- Written problem: Swap "furthest" for "farthest" in the lines from the start through the line containing "9695 millimetres", inclusive. Give those lines again with nothing else changed, and leave out the pictures.

Spatial reasoning dataset excerpts

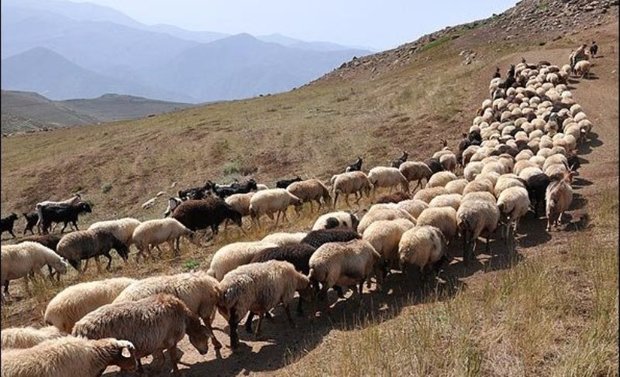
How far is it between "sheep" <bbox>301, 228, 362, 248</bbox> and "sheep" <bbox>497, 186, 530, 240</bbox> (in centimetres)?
361

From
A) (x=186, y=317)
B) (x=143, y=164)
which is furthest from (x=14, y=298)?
(x=143, y=164)

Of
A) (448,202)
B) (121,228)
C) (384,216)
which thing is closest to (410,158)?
(448,202)

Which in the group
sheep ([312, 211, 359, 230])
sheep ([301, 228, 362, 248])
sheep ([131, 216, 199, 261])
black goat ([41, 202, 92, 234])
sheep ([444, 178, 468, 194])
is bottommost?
black goat ([41, 202, 92, 234])

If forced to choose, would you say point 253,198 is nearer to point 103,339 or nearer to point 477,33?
point 103,339

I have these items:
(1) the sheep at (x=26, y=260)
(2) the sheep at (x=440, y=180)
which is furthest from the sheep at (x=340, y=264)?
(2) the sheep at (x=440, y=180)

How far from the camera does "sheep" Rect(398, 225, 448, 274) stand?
9695 millimetres

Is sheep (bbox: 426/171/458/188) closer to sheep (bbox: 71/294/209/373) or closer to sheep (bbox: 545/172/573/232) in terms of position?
sheep (bbox: 545/172/573/232)

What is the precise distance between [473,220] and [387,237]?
6.68ft

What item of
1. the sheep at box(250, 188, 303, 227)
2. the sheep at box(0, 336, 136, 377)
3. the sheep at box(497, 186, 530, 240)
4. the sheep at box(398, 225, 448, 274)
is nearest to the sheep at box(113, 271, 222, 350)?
the sheep at box(0, 336, 136, 377)

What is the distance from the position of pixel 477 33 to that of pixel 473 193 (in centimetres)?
5874

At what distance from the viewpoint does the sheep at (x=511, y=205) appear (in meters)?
11.8

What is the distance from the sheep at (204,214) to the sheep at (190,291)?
7.31 m

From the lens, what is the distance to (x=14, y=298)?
461 inches

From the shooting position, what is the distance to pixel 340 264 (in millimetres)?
9117
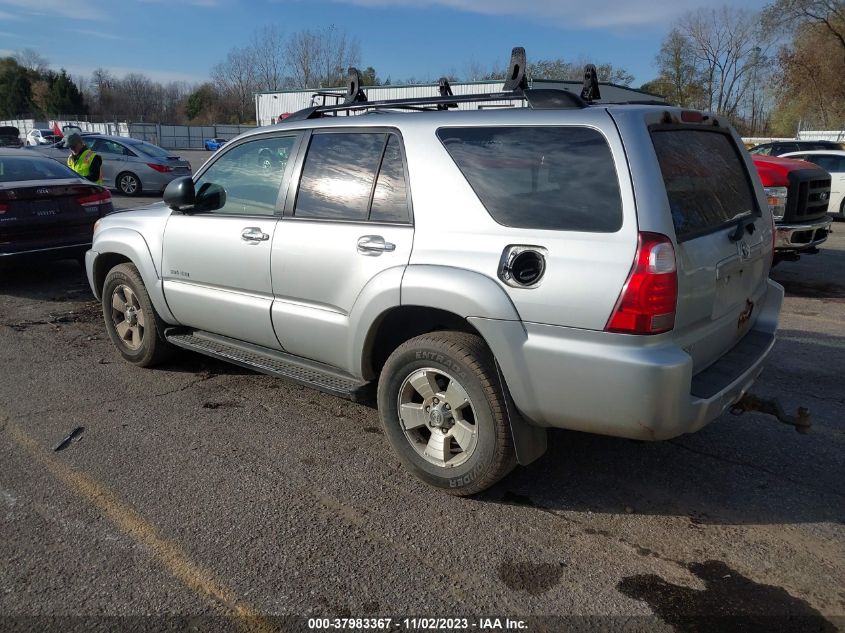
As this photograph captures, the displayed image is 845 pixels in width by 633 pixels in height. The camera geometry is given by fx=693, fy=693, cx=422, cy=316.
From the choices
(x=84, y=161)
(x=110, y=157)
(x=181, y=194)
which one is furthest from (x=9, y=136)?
(x=181, y=194)

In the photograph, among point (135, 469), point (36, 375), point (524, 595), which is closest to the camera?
point (524, 595)

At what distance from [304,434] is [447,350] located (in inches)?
55.7

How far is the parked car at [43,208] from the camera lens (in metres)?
7.75

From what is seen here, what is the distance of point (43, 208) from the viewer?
803 cm

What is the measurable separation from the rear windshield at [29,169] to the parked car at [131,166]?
990 cm

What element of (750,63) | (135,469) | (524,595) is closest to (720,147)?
(524,595)

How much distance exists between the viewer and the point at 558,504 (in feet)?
11.5

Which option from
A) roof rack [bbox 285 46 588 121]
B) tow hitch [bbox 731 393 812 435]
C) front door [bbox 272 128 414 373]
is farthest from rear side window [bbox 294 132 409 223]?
tow hitch [bbox 731 393 812 435]

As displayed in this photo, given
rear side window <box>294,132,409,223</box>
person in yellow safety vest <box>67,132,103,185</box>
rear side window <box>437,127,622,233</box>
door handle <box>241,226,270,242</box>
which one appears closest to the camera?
rear side window <box>437,127,622,233</box>

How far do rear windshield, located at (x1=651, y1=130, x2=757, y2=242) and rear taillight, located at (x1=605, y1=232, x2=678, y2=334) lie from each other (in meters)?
0.22

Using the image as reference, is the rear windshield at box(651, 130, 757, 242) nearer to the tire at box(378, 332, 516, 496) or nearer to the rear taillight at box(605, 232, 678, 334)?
the rear taillight at box(605, 232, 678, 334)

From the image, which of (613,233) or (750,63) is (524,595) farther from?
(750,63)

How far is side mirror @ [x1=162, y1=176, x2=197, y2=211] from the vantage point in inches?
183

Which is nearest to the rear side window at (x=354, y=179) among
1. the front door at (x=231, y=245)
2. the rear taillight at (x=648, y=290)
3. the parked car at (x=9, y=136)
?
the front door at (x=231, y=245)
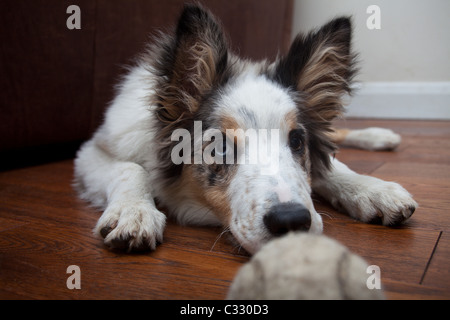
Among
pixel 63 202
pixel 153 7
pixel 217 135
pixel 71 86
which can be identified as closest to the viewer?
pixel 217 135

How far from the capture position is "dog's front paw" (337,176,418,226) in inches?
66.2

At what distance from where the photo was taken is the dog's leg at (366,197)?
169 cm

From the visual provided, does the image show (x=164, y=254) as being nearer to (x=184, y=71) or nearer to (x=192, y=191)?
(x=192, y=191)

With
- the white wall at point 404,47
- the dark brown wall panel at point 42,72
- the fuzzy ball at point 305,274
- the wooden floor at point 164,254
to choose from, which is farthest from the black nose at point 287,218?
the white wall at point 404,47

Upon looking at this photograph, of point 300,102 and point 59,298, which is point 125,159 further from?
point 59,298

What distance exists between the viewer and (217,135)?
5.62ft

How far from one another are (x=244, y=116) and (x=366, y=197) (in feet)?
2.14

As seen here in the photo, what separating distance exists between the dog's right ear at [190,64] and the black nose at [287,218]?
0.73 meters

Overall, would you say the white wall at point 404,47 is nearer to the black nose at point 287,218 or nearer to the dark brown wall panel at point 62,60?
the dark brown wall panel at point 62,60

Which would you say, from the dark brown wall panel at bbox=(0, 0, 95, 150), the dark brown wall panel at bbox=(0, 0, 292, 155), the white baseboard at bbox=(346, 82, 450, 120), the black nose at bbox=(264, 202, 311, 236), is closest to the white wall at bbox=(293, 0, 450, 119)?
the white baseboard at bbox=(346, 82, 450, 120)

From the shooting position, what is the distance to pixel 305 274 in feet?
2.80
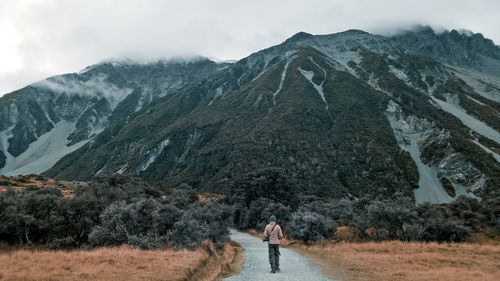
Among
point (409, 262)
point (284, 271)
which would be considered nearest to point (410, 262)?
point (409, 262)

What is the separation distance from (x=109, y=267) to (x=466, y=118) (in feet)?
575

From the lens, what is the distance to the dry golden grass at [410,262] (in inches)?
532

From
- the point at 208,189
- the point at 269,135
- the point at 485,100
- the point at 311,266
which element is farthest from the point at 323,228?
the point at 485,100

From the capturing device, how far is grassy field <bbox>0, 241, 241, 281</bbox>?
11227mm

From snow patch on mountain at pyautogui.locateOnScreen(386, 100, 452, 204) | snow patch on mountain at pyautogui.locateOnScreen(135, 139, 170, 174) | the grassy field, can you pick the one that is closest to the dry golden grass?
the grassy field

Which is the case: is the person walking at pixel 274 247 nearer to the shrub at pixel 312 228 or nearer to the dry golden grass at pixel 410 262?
the dry golden grass at pixel 410 262

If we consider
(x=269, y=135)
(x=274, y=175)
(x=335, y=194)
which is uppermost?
(x=269, y=135)

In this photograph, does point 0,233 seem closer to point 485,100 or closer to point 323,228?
point 323,228

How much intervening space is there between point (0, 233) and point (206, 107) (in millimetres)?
167958

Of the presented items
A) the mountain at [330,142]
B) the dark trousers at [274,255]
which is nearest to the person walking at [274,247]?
the dark trousers at [274,255]

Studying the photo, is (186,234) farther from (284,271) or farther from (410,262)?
(410,262)

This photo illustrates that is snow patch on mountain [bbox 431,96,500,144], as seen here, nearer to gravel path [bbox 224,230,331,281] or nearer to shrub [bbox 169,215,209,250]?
shrub [bbox 169,215,209,250]

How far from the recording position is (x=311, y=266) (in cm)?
1656

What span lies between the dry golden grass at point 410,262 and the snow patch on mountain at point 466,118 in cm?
14245
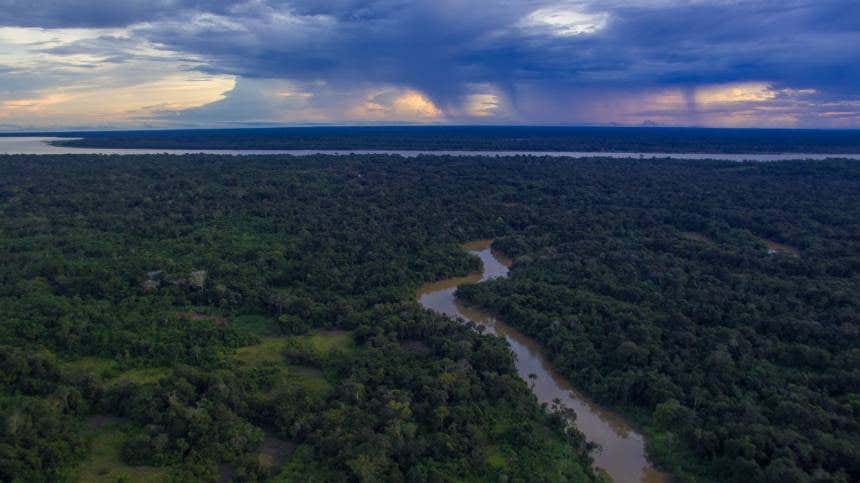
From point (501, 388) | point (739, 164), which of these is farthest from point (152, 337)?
point (739, 164)

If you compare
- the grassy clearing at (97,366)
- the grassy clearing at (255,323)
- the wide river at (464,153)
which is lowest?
the grassy clearing at (97,366)

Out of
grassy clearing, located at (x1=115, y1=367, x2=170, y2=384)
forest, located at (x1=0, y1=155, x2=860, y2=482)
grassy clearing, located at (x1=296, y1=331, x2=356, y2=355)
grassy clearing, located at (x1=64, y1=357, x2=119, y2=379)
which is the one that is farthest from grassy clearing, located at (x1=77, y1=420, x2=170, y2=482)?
grassy clearing, located at (x1=296, y1=331, x2=356, y2=355)

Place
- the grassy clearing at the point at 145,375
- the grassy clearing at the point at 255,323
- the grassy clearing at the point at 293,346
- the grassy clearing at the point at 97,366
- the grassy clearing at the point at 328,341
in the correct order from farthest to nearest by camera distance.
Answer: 1. the grassy clearing at the point at 255,323
2. the grassy clearing at the point at 328,341
3. the grassy clearing at the point at 293,346
4. the grassy clearing at the point at 97,366
5. the grassy clearing at the point at 145,375

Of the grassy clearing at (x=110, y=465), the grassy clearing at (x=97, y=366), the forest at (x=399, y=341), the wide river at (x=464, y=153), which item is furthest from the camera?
the wide river at (x=464, y=153)

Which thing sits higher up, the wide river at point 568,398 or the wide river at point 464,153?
the wide river at point 464,153

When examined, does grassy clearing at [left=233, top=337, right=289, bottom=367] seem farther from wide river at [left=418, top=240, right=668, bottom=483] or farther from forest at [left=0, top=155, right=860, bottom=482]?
wide river at [left=418, top=240, right=668, bottom=483]

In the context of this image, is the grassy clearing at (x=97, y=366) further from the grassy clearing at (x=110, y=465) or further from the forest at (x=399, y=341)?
the grassy clearing at (x=110, y=465)

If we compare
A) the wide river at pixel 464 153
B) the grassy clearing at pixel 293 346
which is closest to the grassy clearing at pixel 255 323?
the grassy clearing at pixel 293 346
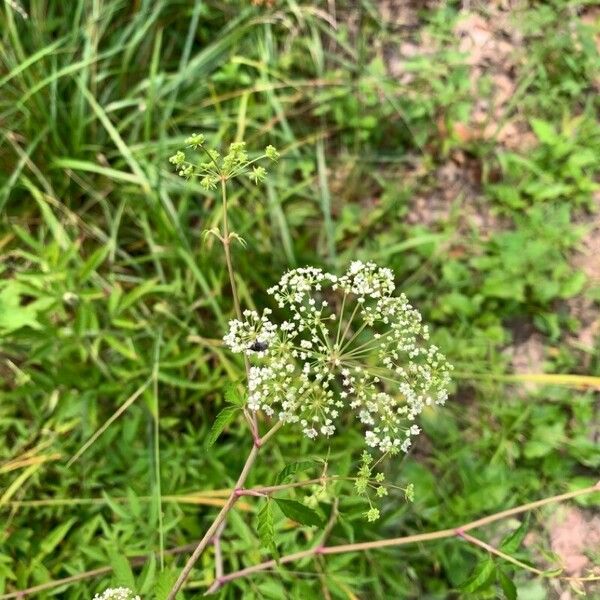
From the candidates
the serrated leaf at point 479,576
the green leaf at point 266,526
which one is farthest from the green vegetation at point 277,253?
the green leaf at point 266,526

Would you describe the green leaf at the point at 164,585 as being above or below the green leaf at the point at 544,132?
below

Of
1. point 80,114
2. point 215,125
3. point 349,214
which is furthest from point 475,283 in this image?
point 80,114

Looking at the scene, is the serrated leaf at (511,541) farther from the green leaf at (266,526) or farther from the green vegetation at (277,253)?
the green leaf at (266,526)

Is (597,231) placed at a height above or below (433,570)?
above

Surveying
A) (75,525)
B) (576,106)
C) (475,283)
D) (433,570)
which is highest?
(576,106)

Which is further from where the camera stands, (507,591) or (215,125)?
(215,125)

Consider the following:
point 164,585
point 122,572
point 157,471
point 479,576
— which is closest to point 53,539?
point 157,471

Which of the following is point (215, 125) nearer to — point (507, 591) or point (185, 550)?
point (185, 550)
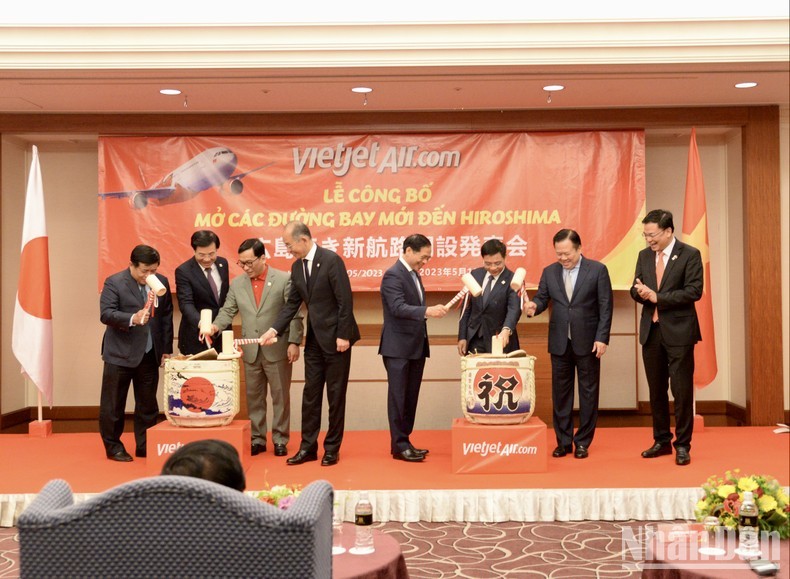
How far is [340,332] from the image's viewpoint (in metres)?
5.38

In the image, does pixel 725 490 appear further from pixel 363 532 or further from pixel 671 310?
pixel 671 310

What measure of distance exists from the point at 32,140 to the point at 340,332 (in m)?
3.60

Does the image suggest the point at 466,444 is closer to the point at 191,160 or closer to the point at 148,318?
the point at 148,318

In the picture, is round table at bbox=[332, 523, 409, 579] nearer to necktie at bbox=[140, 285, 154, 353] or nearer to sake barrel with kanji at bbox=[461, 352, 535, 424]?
sake barrel with kanji at bbox=[461, 352, 535, 424]

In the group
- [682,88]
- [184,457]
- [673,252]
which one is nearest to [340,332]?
[673,252]

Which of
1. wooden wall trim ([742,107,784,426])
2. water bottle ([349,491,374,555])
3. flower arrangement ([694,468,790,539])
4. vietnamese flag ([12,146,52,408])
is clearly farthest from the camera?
wooden wall trim ([742,107,784,426])

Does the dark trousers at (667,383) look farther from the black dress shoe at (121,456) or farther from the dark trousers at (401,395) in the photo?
the black dress shoe at (121,456)

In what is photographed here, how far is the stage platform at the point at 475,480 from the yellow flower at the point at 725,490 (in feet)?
5.17

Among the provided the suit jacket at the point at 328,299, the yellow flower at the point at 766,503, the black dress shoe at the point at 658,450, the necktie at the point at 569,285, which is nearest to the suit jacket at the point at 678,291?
the necktie at the point at 569,285

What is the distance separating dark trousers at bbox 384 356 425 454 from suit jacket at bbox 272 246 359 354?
1.08 ft

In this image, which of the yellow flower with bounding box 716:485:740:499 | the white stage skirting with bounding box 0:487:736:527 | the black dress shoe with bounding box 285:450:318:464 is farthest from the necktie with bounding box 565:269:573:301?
the yellow flower with bounding box 716:485:740:499

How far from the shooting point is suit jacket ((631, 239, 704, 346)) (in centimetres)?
517

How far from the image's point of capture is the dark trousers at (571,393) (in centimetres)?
561

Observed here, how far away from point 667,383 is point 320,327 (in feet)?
6.76
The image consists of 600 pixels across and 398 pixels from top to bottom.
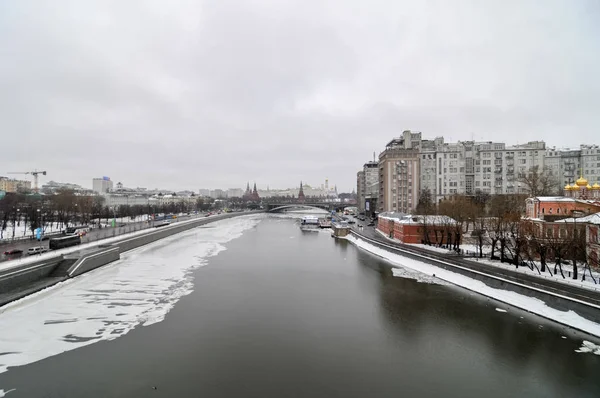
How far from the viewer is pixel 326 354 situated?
38.8ft

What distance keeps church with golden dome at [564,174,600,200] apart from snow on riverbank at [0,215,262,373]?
30.7 metres

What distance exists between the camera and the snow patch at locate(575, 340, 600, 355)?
12.2 m

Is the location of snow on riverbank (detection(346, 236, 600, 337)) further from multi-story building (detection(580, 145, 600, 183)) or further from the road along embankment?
multi-story building (detection(580, 145, 600, 183))

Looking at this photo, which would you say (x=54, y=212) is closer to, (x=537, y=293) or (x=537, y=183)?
(x=537, y=293)

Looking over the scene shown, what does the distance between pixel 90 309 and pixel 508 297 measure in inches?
777

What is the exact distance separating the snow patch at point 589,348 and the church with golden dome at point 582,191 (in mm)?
19826

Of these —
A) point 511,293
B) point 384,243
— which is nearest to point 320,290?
point 511,293

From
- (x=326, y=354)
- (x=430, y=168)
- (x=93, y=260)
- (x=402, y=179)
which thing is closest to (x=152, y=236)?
(x=93, y=260)

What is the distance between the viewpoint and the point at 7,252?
877 inches

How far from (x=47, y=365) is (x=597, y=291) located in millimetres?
20686

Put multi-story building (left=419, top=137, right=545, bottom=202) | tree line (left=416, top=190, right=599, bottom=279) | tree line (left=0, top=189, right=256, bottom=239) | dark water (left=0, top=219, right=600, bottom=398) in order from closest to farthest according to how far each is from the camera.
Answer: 1. dark water (left=0, top=219, right=600, bottom=398)
2. tree line (left=416, top=190, right=599, bottom=279)
3. tree line (left=0, top=189, right=256, bottom=239)
4. multi-story building (left=419, top=137, right=545, bottom=202)

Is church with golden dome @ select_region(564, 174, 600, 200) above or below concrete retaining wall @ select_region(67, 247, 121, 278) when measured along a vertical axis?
above

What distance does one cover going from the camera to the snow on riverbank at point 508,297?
13.9 meters

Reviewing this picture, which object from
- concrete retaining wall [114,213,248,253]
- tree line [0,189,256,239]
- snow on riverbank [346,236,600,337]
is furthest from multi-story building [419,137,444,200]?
tree line [0,189,256,239]
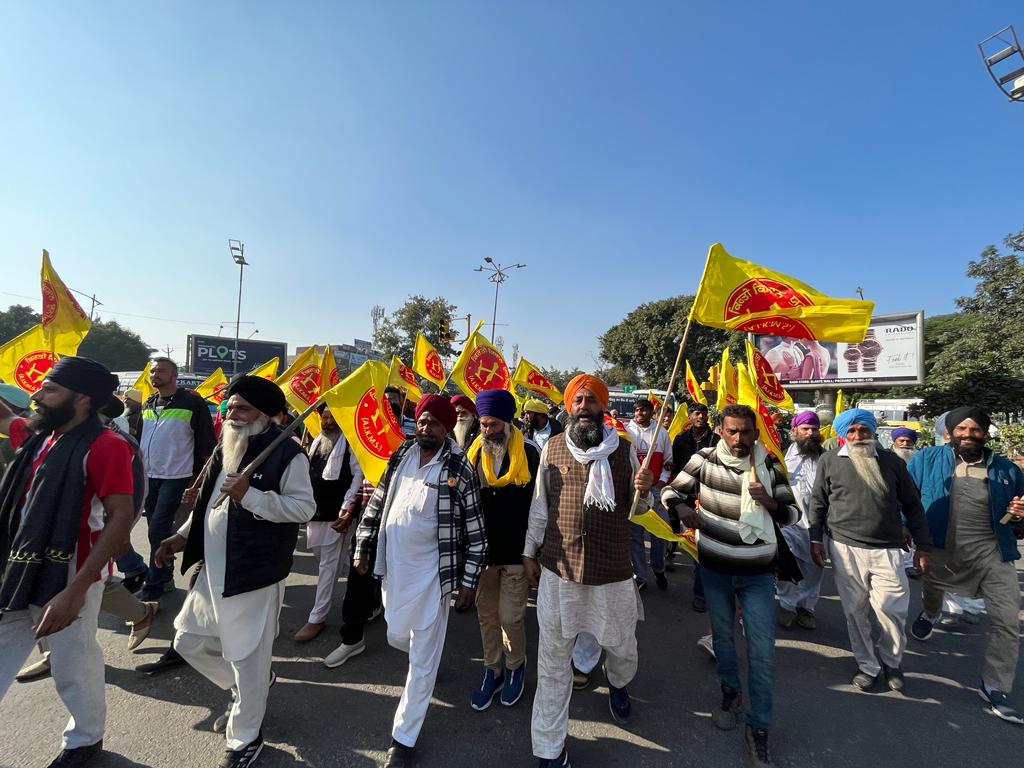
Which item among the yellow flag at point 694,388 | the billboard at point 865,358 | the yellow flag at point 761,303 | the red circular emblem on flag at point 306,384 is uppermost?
the billboard at point 865,358

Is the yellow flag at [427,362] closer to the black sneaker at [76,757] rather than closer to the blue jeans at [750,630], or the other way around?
the blue jeans at [750,630]

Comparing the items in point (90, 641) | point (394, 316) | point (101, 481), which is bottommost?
point (90, 641)

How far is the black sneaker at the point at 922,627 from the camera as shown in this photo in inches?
156

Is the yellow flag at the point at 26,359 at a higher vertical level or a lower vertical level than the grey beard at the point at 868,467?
higher

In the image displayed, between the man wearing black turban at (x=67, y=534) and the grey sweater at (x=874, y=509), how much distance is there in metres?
4.52

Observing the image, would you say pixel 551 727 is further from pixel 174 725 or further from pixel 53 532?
pixel 53 532

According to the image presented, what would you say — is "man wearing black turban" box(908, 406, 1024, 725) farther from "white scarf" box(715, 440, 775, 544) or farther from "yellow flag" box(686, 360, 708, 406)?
"yellow flag" box(686, 360, 708, 406)

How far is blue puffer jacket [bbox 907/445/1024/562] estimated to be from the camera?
10.6ft

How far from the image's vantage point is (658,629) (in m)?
4.08

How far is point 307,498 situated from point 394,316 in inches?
1176

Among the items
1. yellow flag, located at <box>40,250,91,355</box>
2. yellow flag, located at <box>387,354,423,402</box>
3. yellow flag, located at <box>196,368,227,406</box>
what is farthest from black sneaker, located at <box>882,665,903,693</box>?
yellow flag, located at <box>196,368,227,406</box>

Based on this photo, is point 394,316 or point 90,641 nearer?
point 90,641

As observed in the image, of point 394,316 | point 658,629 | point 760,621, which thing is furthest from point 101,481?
point 394,316

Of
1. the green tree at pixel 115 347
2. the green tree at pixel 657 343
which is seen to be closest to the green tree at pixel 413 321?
the green tree at pixel 657 343
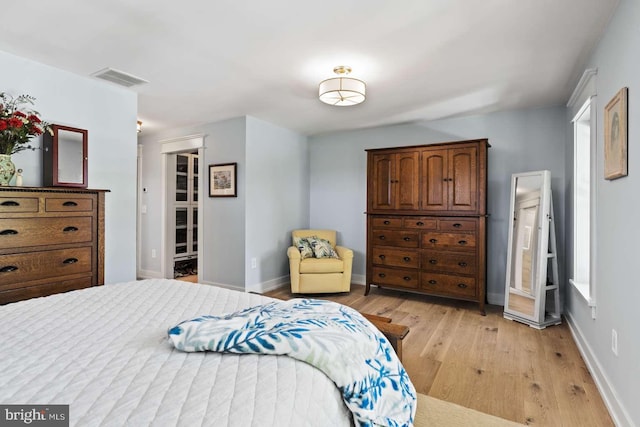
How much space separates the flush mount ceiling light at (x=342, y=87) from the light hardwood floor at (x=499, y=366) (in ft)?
7.06

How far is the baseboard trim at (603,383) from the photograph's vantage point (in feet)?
5.73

- Solution to the problem:
How far is it between "sheep" <bbox>301, 228, 362, 248</bbox> and "sheep" <bbox>497, 186, 530, 240</bbox> (in centimetres)?
361

From
A) (x=186, y=317)
B) (x=143, y=164)
which is farthest from (x=14, y=298)?
(x=143, y=164)

Of
A) (448,202)
B) (121,228)
C) (384,216)
which thing is closest to (410,158)?
(448,202)

Which in the group
sheep ([312, 211, 359, 230])
sheep ([301, 228, 362, 248])
sheep ([131, 216, 199, 261])
black goat ([41, 202, 92, 234])
sheep ([444, 178, 468, 194])
is bottommost?
black goat ([41, 202, 92, 234])

If forced to choose, would you say point 253,198 is nearer to point 103,339 or nearer to point 477,33?
point 103,339

I have these items:
(1) the sheep at (x=26, y=260)
(2) the sheep at (x=440, y=180)
which is farthest from the sheep at (x=340, y=264)?
(2) the sheep at (x=440, y=180)

How far from the camera does "sheep" Rect(398, 225, 448, 274) stand?
9695 millimetres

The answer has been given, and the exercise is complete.